§ Exercise instructions:
**1.** Return everything in the Venice travel post from "Friday, January 3, 2014" down to "weeks in Serenissima.", copied word for word.
**2.** In the Venice travel post, at which airport did the writer wrangle with a clerk?
**3.** Continue the Venice travel post, starting right after its final sentence.

§ Document extract:
--------------------------------

Friday, January 3, 2014

Venice 2007: Locating the Everyday Stuff

For a holiday respite, my Friday posts through December and into January will tell of a trip I took to Venice
in 2007. Using photos and notes that I took at the time, I’ll highlight the urbanist issues of day-to-day life in what may be the most famous car-free city in the world.

In my first four posts, I finished my first day in Venice, having survived a trans-Atlantic redeye, wrangled with a clerk at Marco Polo Airport, inadvertently crossed my landlord’s aging mother, bumped my head into the beams of the converted attic I’ll call home for two weeks, and still found my way to take the favorite photo of my two weeks in Serenissima.

Having used four posts to complete a single day, I need to take a different approach to the remainder of my two weeks.  Beginning today, I’ll write about individual aspects of Venetian life, at least as experienced by an American visitor.  This post will be about the challenges of finding the necessities of apartment life in a city that where the familiar organization and visual clues of U.S. city planning are missing.

The Test: A couple of years ago, I attended a birthday where I dined at the same table with a Nobel Prize winner.  He said something during the meal that stayed with me.  At the time an octogenarian (he has since passed away), he said “Aging isn’t hard once you realize that the systems that once worked on automatic now require manual operation.”

--------------------------------

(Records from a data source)

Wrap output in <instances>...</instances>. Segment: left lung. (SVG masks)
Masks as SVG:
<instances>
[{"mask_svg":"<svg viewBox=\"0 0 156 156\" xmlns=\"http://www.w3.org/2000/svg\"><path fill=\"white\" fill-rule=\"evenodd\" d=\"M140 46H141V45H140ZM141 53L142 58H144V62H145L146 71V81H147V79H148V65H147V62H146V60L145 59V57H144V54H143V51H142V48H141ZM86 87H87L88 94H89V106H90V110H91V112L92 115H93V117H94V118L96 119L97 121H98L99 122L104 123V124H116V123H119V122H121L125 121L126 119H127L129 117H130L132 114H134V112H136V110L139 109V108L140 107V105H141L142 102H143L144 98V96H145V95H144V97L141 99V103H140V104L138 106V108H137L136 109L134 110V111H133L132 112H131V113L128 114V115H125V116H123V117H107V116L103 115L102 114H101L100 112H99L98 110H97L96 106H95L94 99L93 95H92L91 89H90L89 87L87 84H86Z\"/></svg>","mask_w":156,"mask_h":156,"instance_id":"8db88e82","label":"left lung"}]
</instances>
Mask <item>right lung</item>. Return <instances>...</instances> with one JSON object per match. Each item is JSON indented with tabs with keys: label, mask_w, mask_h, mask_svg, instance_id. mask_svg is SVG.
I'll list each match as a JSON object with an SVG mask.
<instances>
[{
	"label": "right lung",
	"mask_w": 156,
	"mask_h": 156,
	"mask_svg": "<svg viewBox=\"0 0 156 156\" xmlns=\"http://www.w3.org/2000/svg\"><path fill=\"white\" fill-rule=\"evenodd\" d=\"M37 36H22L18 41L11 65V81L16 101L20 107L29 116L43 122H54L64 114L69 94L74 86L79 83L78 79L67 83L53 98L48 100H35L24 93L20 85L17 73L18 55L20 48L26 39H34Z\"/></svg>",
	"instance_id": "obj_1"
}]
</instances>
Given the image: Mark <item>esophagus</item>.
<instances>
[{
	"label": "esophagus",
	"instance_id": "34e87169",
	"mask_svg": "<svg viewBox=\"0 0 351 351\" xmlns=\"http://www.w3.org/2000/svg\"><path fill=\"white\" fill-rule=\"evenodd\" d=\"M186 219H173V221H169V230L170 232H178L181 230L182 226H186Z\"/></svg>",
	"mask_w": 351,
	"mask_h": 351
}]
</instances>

--------------------------------

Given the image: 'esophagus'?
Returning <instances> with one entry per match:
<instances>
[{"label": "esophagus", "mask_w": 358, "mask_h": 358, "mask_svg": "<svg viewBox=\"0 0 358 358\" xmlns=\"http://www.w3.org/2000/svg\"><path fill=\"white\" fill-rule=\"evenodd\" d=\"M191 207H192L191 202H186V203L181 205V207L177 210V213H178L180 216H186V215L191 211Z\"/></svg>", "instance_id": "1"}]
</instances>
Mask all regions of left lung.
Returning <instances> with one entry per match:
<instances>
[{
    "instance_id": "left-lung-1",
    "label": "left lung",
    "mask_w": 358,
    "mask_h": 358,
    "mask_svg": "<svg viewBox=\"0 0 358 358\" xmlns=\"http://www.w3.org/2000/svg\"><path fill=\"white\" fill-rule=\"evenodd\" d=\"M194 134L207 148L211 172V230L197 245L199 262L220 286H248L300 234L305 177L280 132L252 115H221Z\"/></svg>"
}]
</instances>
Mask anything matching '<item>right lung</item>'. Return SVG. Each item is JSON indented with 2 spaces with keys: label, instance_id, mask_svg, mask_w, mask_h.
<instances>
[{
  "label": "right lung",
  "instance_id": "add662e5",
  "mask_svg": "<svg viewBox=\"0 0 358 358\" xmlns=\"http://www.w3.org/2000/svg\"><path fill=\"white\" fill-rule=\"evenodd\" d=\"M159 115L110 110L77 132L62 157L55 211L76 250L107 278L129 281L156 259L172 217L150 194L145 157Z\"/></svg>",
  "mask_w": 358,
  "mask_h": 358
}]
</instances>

--------------------------------

§ Answers to the exercises:
**1.**
Friday, January 3, 2014

Venice 2007: Locating the Everyday Stuff

For a holiday respite, my Friday posts through December and into January will tell of a trip I took to Venice
in 2007. Using photos and notes that I took at the time, I’ll highlight the urbanist issues of day-to-day life in what may be the most famous car-free city in the world.

In my first four posts, I finished my first day in Venice, having survived a trans-Atlantic redeye, wrangled with a clerk at Marco Polo Airport, inadvertently crossed my landlord’s aging mother, bumped my head into the beams of the converted attic I’ll call home for two weeks, and still found my way to take the favorite photo of my two weeks in Serenissima.

**2.** Marco Polo Airport

**3.**
It was insightful advice.  And it has a parallel in being an American in Venice.  The acts of daily life, such as getting on the internet, buying breakfast, or doing laundry, that seem automatic in the U.S. require a higher level of manual operation in Venice.

Internet Access: To be fair to my Venetian landlord, he truthfully advised me that there was no internet access in the apartment he was renting to me.  It may have been the last time that he told me the truth.

He also told me that there were multiple internet cafes in the adjoining plaza of Campo San Polo.  I believed him.  I shouldn’t have.  Not only is there no Internet café in Campo San Polo, I never found an internet café anywhere in the San Polo sestiere.

And I looked at length, taking several long walks in the San Polo and Santa Croce sestieres, shown in these photos.  Lovely places, but without tourist amenities.

(Quick political lesson: Venice has been divided into the same six administrative districts, or sestieres, since the 14th century.  There’s no gerrymandering in Venice.  In addition to San Polo, there are San Marco, Castello, Cannareggio, Santa Croce, and Dorsodoro.  San Marco is the tourist center of town, with the Doge’s Palace, St. Mark’s Basilica, Piazza San Marco, and much of the lodging and tourist retail.  In tourist guides, my sestiere of San Polo is often combined with Santa Croce.  However, there are no Internet cafes in Santa Croce either.)

Admittedly, much of that problem lay in my gullibility.  As a character early in “The City of Falling Angels” says “All Venetians lie, including me when I tell you this.”  Venetian landlords weren’t an exception.

It took several days, but I finally found an internet café in the San Marco sestiere, only a single vaporetto
stop from my apartment.  (More proof of the essential role of the vaporetto to my stay.)

Furthermore, I loved the location of the internet café.  Its windows looked out upon a canal that was frequented by tourist gondolas.  There was nothing more fun than emailing an acquaintance in the Midwest while a gondola glided past only a few feet away.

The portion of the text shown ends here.